:: Supplied passage ::
○ ○ ○ ○ ○
# Why can't California pass this law!



## JetBlack330i (Feb 8, 2002)

Kaz said:


> "Rechtsfahren," as this is called in German, is supposed to be taken into consideration in proper expressway design. It's been a decade since I took the classes where this was discussed, but flow and capacity criteria for limited access roadway design/planning/assessment definitely does not ignore 'drive right/pass left.'


Rechtsfahren, whatever that is, makes sense in Germany. See my first post.
The issue is: does it make sense in USA, with the constraints we have here? If so, why haven't we instituted it nationwide? Is the US, the birthplace of automobiles, so naive, undeveloped and archaic in road design?


----------



## The Roadstergal (Sep 7, 2002)

JetBlack330i said:


> The only time that would happen is when 2 slow pokes are driving side by side with their cruise control on.


No. It happens when people who can't maintain a steady speed are driving next to each other and move relative to each other without ever leaving enough of a gap for someone to go by. It happens when you go to pass a slowpoke on the right, only to find that a more law-abiding slowpoke is already in the right lane. It happens when, even when there is a path, you have to make 10 lane changes in a mile, instead of two (around to the left and back to the right). It happens when you have to make those lane changes by making WAGs about whether there will be a slow or fast car in front of you when you pass car x on the right or left.

Sorry, but it just doesn't make sense any other way. Rechtsfahren = Very light traffic - only the right lane is utilized. Moderate traffic - the right lane is full of traffic going about the same speed, and some slightly faster traffic is moving mostly in the next lane over, and passing in the far left lane. Heavy traffic - the right and middle lanes are full of traffic going about the same speed, faster in the middle lane, and the far left lane is traveling faster than both. In your scenario, there are people who would otherwise be in the right or middle lanes in the far left lane, slowing the entire flow of traffic down.

I can drive from Seattle to Vancouver, BC, and note that on I-5, three lanes will be more congested than two on the freeway in Canada, with similar traffic volume; Canadians are just better about driving right/passing left, and that transition is very informative.


----------



## The Roadstergal (Sep 7, 2002)

JetBlack330i said:


> The issue is: does it make sense in USA, with the constraints we have here? If so, why haven't we instituted it nationwide? Is the US, the birthplace of automobiles, so naive, undeveloped and archaic in road design?


No, we have such lousy drivers.

I'm assuming our low licensing standards are the constraints you mention, and that's what this is suppoesd to begin to address. Make people aware of their responsibilities as drivers.


----------



## Kaz (Dec 21, 2001)

JetBlack330i said:


> Rechtsfahren, whatever that is, makes sense in Germany. See my first post.
> The issue is: does it make sense in USA, with the constraints we have here? If so, why haven't we instituted it nationwide? Is the US, the birthplace of automobiles, so naive, undeveloped and archaic in road design?


Americans today would never obey such a law, even if it would be beneficial to traffic.

There is no problem with roadway design WRT rechtsfahren. It's the people.


----------



## FenPhen (Jan 13, 2004)

JetBlack330i said:


> In those cases, having the flexibility to pass in any lane would be superior (traffic flow wise) than passing on one lane only, no?
○ ○ ○ ○ ○
:: Supplied information ::
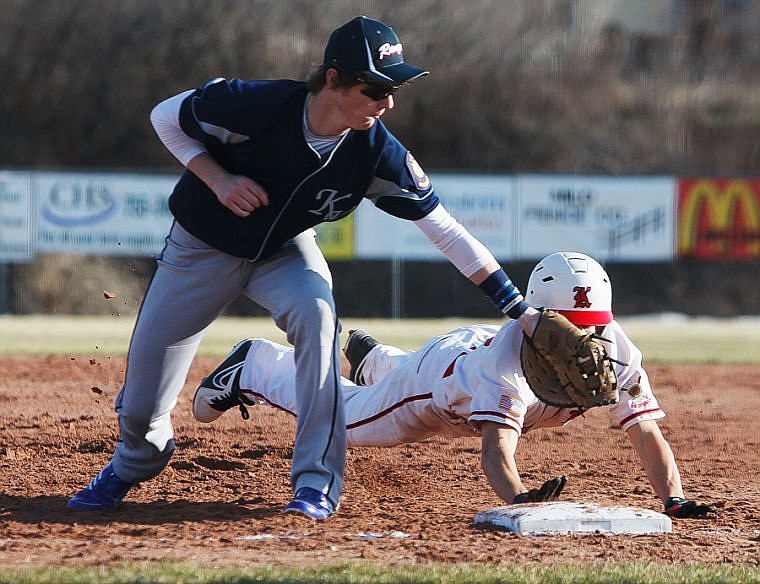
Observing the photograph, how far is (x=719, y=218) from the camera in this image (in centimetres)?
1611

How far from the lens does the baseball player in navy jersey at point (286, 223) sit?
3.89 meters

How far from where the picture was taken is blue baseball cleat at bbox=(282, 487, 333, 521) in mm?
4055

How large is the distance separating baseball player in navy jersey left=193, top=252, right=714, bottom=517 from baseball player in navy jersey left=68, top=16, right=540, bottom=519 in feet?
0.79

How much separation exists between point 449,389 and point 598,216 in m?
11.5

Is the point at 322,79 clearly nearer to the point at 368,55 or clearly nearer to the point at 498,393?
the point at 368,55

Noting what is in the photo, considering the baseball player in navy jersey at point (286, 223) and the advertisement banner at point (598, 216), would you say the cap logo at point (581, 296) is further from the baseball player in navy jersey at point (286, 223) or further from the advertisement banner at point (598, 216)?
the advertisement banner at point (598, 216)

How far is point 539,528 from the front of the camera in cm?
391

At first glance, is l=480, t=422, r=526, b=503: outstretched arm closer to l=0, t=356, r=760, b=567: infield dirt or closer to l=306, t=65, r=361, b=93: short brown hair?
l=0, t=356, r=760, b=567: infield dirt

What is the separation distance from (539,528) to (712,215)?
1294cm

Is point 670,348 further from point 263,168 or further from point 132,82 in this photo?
○ ○ ○ ○ ○
:: What is needed ::
Continue the forum thread on drive-right, pass-left highway rules, starting right after its last sentence.

:: Exercise output ::
No. Allowing passing on both sides creates more opportunities for people to collide when they converge into the same lane. (Guy in the 1 lane starts to pass on the right via the 2 lane, and a guy in the 3 lane starts to pass on the left via the 2 lane, collision.)

Think about when you're walking in a hallway. Do you have an easier time maneuvering through a busy hallway when people walk on the right, or when they walk on both the right and left? Say you're walking down the middle of the hallway and someone else is coming toward you. Is it easier if you both move to the right, or if you just pick whichever one you want?



JetBlack330i said:


> Is the US, the birthplace of automobiles, so naive, undeveloped and archaic in road design?


I don't think the US qualifies as "the birthplace of automobiles." There were automobile prototypes created all over the world in the 19th Century, but a lot of the quality stuff came from Germany. The Otto engine was developed by the father of one of BMW's founders and Daimler-Benz is supposed to be the first car company (and argues their first automobile prototypes had the most lasting impact). Plus, Germany has the Autobahn.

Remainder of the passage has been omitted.